▸ **Исходный текст**:
┄┄┄┄┄┄┄┄┄┄

Конечно, сам факт наличия молчаливого согласия общества на то, чтобы тем или иным образом полагаться на женщин, не означает, что мужчина захочет им воспользоваться, а если попытается – не значит, что обязательно преуспеет в этом. Аналогично, если его поведение не сталкивается с такими жесткими внешними ограничениями, как поведение менее привилегированных мужчин, он, тем не менее, может следовать тем же или похожим нормам, будучи связан моральными принципами или совестью. Однако в других случаях недостаточность таких ограничений в совокупности с привилегированным положением будет влиять на то, как он воспринимает определенных женщин в своем социальном кругу и как относится к ним: а именно как к тем, кто обязан предоставлять ему или ему подобным вполне определенные человеческие услуги и бросать на службу ему свой человеческий потенциал.

Подобные асимметричные отношения моральной поддержки могут принимать самые разные формы, включая близкие и относительно устойчивые социальные роли – его матери, девушки, жены, дочери и так далее. Кроме того, эти отношения могут проявляться в профессиональной среде, ставить его в положение потребителя или реализовываться через спонтанные контакты с девушками и женщинами, чье внимание он может пытаться привлечь различными способами – от кэтколлинга до троллинга в социальных сетях и менсплейнинга.

┄┄┄┄┄┄┄┄┄┄

▸ **Фрагмент набора данных**:
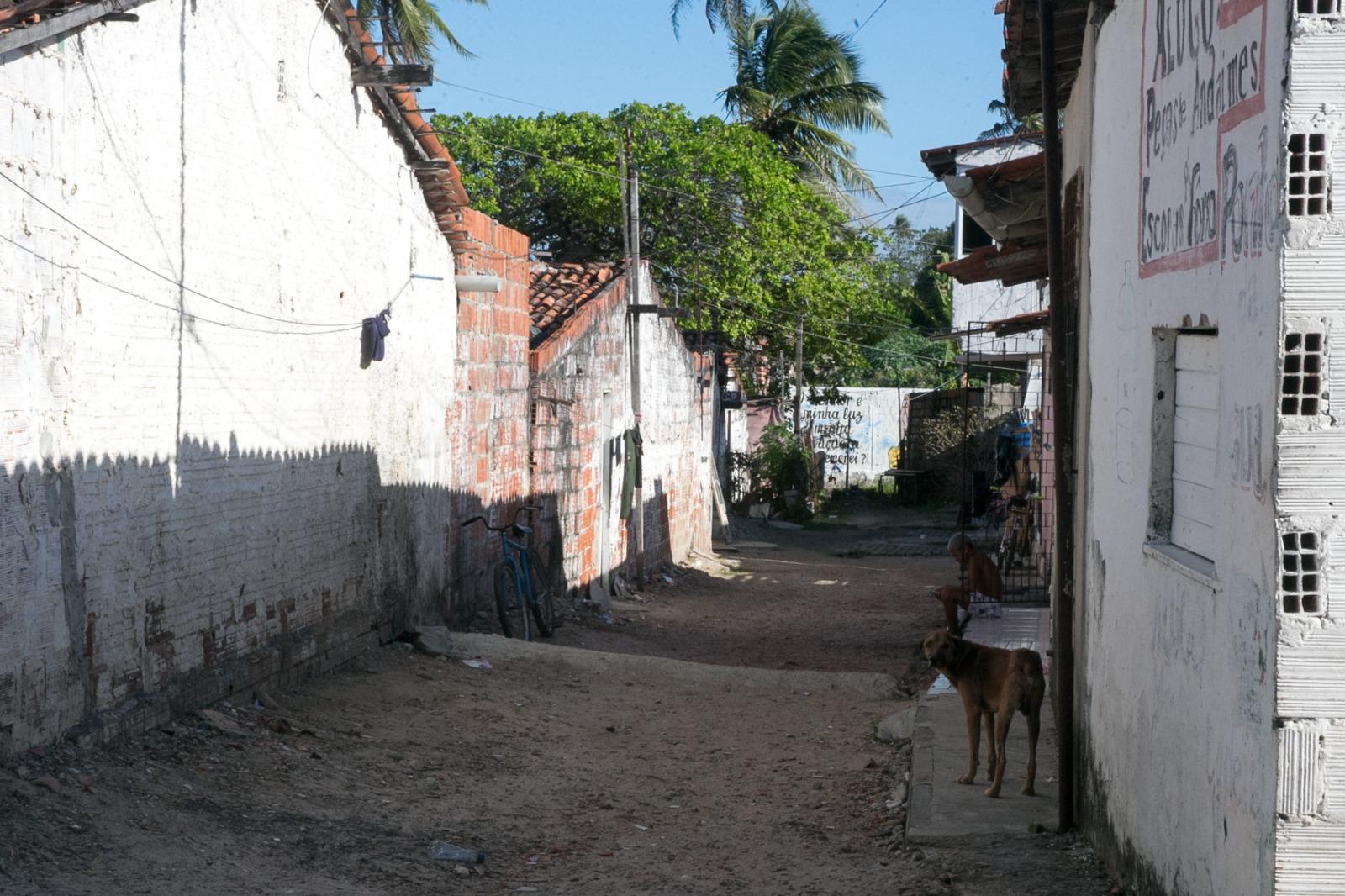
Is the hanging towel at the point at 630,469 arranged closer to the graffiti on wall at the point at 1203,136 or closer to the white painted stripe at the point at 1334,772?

┄┄┄┄┄┄┄┄┄┄

▸ **Инструкции к заданиям**:
• A. Какие близкие и относительно устойчивые социальные роли названы в тексте о привилегированном положении мужчин как формы асимметричных отношений моральной поддержки?
• B. Выведите без изменений фрагмент текста о привилегированном положении мужчин, начиная со слов «Конечно, сам факт» и продолжая до слов «свой человеческий потенциал.» включительно.
• C. Продолжите текст о привилегированном положении мужчин, начав сразу после его последнего предложения.

▸ **Список ответов**:
• A. Роли его матери, девушки, жены, дочери и так далее.

• B.
Конечно, сам факт наличия молчаливого согласия общества на то, чтобы тем или иным образом полагаться на женщин, не означает, что мужчина захочет им воспользоваться, а если попытается – не значит, что обязательно преуспеет в этом. Аналогично, если его поведение не сталкивается с такими жесткими внешними ограничениями, как поведение менее привилегированных мужчин, он, тем не менее, может следовать тем же или похожим нормам, будучи связан моральными принципами или совестью. Однако в других случаях недостаточность таких ограничений в совокупности с привилегированным положением будет влиять на то, как он воспринимает определенных женщин в своем социальном кругу и как относится к ним: а именно как к тем, кто обязан предоставлять ему или ему подобным вполне определенные человеческие услуги и бросать на службу ему свой человеческий потенциал.

• C.
Я считаю, что большинство проявлений мизогинии (хотя и не все) в моей социальной среде необходимы для поддержания и обеспечения соблюдения этих социальных ролей и для получения моральных благ и ресурсов от женщин, а также для того, чтобы выражать протест против отсутствия этих благ или предполагаемого пренебрежительного и предательского отношения. И некоторые – хотя, опять же, далеко не все – формы мизогинии (например, те, что направлены против женщин – публичных деятелей), вероятно, являются их производными. Это отражает такой тип психологии нехватки, при котором безотказная, заботливая и любящая женщина противопоставляется женщине властолюбивой и безразличной. Он также предполагает ревностное оберегание определенных позиций предполагаемого коллективного морального одобрения и восхищения для мужчин, которые исторически были их бенефициарами. Женщины, которые конкурируют за эти роли, как правило, будут восприниматься как морально подозрительные по меньшей мере в трех ключевых аспектах: они будут выглядеть недостаточно заботливыми и внимательными по отношению к тем, кто в их окружении считается наиболее уязвимым; стремящимися к власти, на которую они не вправе претендовать; и, учитывая два других типа нарушения ролей, морально ненадежными.

Такие представления ошибочны и вредны, но во многом понятны, поскольку они корректны с точки зрения исторически сложившегося несправедливого гендерного контракта. Она виновна, если применять ошибочные моральные стандарты, а именно его стандарты – стандарты, которые защищают исторически привилегированные, наделенные властью группы мужчин, от морального краха. Они также защищают его от тягостного и позорного стыда и разрушительных эффектов чувства вины, а также социальных и правовых последствий морального осуждения. Они дают ему возможность выражать взгляды и выдвигать утверждения, исходя из презумпции того, что он хороший, во всем правый или непогрешимый. А морально связанные с ним женщины не смеют возражать.

В результате, когда дело касается многих (часто менее привилегированных) людей, перед которыми у нее может быть больше обязательств или чьему слову ей стоило бы верить больше, чем его слову, такие женщины могут оказаться морально ненадежными. Не в последнюю очередь это касается других, менее привилегированных девочек и женщин.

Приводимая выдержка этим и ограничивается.